Rows from a dataset:
********
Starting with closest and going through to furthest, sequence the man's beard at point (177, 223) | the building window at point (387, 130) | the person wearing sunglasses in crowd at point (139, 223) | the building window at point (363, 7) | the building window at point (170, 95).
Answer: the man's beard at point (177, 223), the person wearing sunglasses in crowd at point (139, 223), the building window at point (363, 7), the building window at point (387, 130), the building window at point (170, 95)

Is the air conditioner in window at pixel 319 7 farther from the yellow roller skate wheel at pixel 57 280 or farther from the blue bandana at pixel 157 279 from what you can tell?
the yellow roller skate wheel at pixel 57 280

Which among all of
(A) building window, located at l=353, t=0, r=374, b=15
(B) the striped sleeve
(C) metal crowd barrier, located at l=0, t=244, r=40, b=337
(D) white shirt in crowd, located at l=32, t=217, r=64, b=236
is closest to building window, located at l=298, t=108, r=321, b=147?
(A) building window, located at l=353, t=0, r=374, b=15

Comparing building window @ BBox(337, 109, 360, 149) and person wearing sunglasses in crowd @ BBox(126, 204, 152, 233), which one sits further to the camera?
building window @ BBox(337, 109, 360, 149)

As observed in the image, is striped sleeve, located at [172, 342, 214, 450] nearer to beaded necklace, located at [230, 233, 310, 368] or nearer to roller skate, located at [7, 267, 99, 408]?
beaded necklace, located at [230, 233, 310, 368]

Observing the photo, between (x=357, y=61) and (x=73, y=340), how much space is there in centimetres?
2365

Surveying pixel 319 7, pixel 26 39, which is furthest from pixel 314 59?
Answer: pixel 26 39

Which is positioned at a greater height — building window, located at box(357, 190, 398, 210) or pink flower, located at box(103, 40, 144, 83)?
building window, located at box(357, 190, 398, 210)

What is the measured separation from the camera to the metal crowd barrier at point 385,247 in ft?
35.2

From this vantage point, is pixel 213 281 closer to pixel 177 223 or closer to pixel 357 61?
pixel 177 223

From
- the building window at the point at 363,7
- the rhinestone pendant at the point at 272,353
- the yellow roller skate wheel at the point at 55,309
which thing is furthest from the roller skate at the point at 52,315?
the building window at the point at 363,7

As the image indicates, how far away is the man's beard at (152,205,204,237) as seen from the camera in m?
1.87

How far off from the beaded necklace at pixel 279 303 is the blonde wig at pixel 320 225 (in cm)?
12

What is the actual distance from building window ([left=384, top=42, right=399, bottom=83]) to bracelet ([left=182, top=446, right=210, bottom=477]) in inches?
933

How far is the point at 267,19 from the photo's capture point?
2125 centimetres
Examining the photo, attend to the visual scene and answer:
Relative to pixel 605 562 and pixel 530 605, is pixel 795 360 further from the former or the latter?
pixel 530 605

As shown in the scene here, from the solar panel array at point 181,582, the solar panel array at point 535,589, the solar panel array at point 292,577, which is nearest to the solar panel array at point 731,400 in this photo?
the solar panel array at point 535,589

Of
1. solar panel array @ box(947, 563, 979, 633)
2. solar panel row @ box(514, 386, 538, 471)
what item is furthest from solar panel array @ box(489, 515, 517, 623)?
********
● What is required
Copy the items word for word, starting at the very beginning and going on through the line containing "Answer: the man's".

● Solution to the exercise
Starting with closest and going through to furthest, sequence the man's beard at point (177, 223) | the building window at point (387, 130) | the person wearing sunglasses in crowd at point (139, 223) | the building window at point (363, 7) | the building window at point (170, 95).
Answer: the man's beard at point (177, 223), the person wearing sunglasses in crowd at point (139, 223), the building window at point (363, 7), the building window at point (387, 130), the building window at point (170, 95)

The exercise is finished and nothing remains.